**Instrucción escrita A**
Indica si cada afirmación concuerda con el texto sobre las buenas palabras, respondiendo sí o no y citando literalmente las palabras del texto que lo deciden: (i) los evangelios hablan explícitamente de buenas o malas palabras; (ii) cuando Jesús manda a la misión a sus discípulos, les pide sobre todo que den una palabra de paz; (iii) se jura porque la palabra dada no se considera suficiente.

Una cosa cae fuera de duda: el mayor bien que nos hacemos los humanos nos lo hacemos con las buenas palabras; y los mayores males que nos causamos los humanos nos los hacemos con las malas palabras. De ahí que haya que vigilarlas para que no contribuyan a empeorar nuestras relaciones sino, más bien, a mejorarlas.
Los evangelios no hablan explícitamente de buenas o malas palabras. Pero, deudores de la corriente sapiencial del AT que da mucha importancia a este tema, no hay que dudar que se apunta a las buenas palabras. Las palabras de Jesús han sido, globalmente, buenas, compasivas, curativas, consoladoras, amables, esperanzadoras.
- Jesús mismo ha recibido palabras buenas como las de aquella mujer que alabó el vientre que le llevó y los pechos que lo criaron (Lc 11,27-28). Alabar a la madre es alabar a la persona, denigrar a la madre, bien lo sabemos, es denigrar a la persona. Jesús habría recibido con corazón agradecido aquella alabanza espontánea de la mujer. Si no, no la habrían consignado los evangelios.
- Cuando Jesús manda a la misión a sus discípulos les dice, sobre todo, que den una palabra de paz (Mt 10,12-13). De tal modo que la palabra de paz es lo central del anuncio del reino. Una palabra buena, la paz, para anunciar el reino, junto con las curaciones.
- Jesús queda pintado en Jn 18,23 como una persona de palabras buenas: “si he hablado bien, ¿por qué me pegas?”. Y junto a eso, la evidencia de que en sus palabras no ha habido intenciones ocultas: “no he dicho nada a ocultas” (Jn 18,20). Uno de palabras buenas y sin doblez.
Texto Mt 5,33-37: «También os han enseñado que se mandó a los antiguos: “No jurarás en falso” (Éx 20,17) y “cumplirás tus votos al Señor” (Dt 23,22). Pues yo os digo que no juréis en absoluto: por el cielo no, porque es el trono de Dios; por la tierra tampoco, porque es el estrado de sus pies; por Jerusalén tampoco, porque es la ciudad del gran rey; no jures tampoco por tu cabeza, porque no puedes volver blanco o negro ni un solo pelo. Que vuestro sí sea un sí y vuestro no un no; lo que pasa de ahí es cosa del Malo».
El juramento delata la fragilidad de la palabra: se jura porque la palabra dada no se considera suficiente. Por eso el evangelio propone no jurar, ya que cree en la palabra y en la verdad que la sustenta
- La palabra del juramento puede ser engañosa porque no hay quien verifique su verdad (ni siquiera en los juramentos judiciales). La palabra del seguidor habría de ser exacta y justa, sin doblez ni ocultamiento y, por lo mismo, no necesitada del apoyo del juramento.
- En las malas palabras se oculta el malo, la maldad, porque las palabras inhumanas generan inhumanidad. Controlando las palabras se controla la acción del maligno, se es menos malo.
- La fe se resuelve en estas posturas de componente antropológico. No está la cuestión en los grandes temas espirituales, sino en lo cotidiano de las palabras que salen del corazón.

**Información proporcionada**
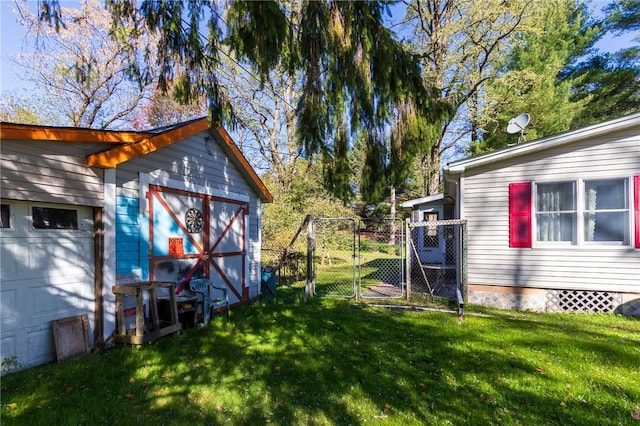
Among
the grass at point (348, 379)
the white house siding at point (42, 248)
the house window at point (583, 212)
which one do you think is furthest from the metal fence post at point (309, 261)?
the house window at point (583, 212)

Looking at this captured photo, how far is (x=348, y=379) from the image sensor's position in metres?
3.71

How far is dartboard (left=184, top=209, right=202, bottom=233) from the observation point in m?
6.25

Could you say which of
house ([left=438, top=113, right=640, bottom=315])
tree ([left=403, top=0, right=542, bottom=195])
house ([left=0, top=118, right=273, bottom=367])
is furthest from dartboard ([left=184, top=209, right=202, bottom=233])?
tree ([left=403, top=0, right=542, bottom=195])

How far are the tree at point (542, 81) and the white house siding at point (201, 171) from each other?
12.2m

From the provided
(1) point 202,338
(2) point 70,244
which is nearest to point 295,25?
(2) point 70,244

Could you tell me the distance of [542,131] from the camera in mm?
16062

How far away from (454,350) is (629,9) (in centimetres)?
2147

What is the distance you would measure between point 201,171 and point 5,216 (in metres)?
3.25

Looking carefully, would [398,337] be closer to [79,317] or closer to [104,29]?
[79,317]

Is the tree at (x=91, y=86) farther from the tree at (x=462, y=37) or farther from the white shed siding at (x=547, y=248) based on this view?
the tree at (x=462, y=37)

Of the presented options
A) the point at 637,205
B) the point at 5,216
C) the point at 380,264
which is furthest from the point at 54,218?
the point at 380,264

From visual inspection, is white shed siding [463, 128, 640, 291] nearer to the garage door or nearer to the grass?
the grass

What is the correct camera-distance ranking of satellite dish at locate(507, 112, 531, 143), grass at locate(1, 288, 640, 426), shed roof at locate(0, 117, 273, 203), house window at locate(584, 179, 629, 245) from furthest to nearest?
satellite dish at locate(507, 112, 531, 143), house window at locate(584, 179, 629, 245), shed roof at locate(0, 117, 273, 203), grass at locate(1, 288, 640, 426)

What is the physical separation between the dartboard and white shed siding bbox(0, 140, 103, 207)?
1.70 metres
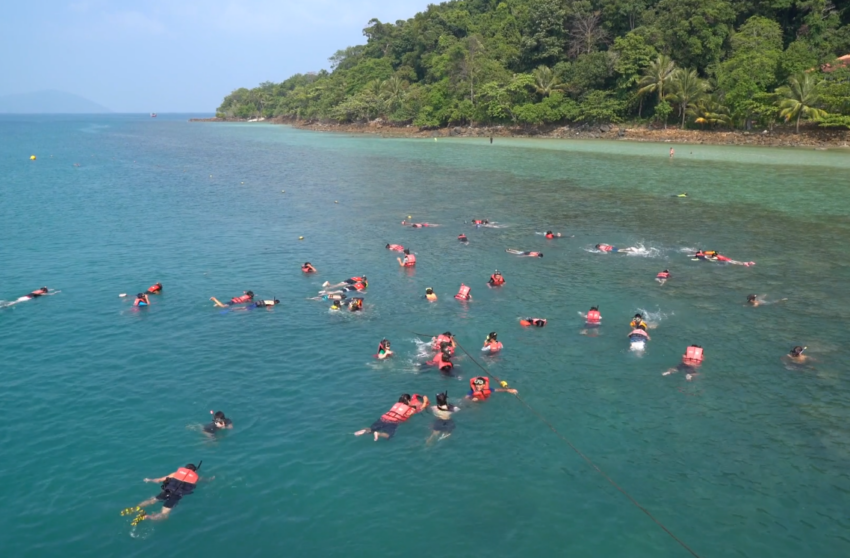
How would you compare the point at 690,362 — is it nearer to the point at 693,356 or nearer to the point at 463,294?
the point at 693,356

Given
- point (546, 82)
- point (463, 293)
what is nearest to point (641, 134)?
point (546, 82)

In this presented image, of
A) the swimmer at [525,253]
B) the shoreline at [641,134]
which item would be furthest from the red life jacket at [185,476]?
the shoreline at [641,134]

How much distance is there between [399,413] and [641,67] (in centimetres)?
11076

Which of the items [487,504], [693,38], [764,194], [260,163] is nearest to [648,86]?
[693,38]

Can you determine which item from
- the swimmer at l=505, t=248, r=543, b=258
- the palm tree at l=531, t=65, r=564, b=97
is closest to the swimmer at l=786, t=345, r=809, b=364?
the swimmer at l=505, t=248, r=543, b=258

**Instrucción escrita B**
Cuenta las líneas del listado en las que aparece la cadena "left", distinguiendo mayúsculas de minúsculas, y escribe únicamente el número.

**Resultado A**
(i) No: «Los evangelios no hablan explícitamente de buenas o malas palabras».
(ii) Sí: «les dice, sobre todo, que den una palabra de paz».
(iii) Sí: «se jura porque la palabra dada no se considera suficiente».

**Resultado B**
6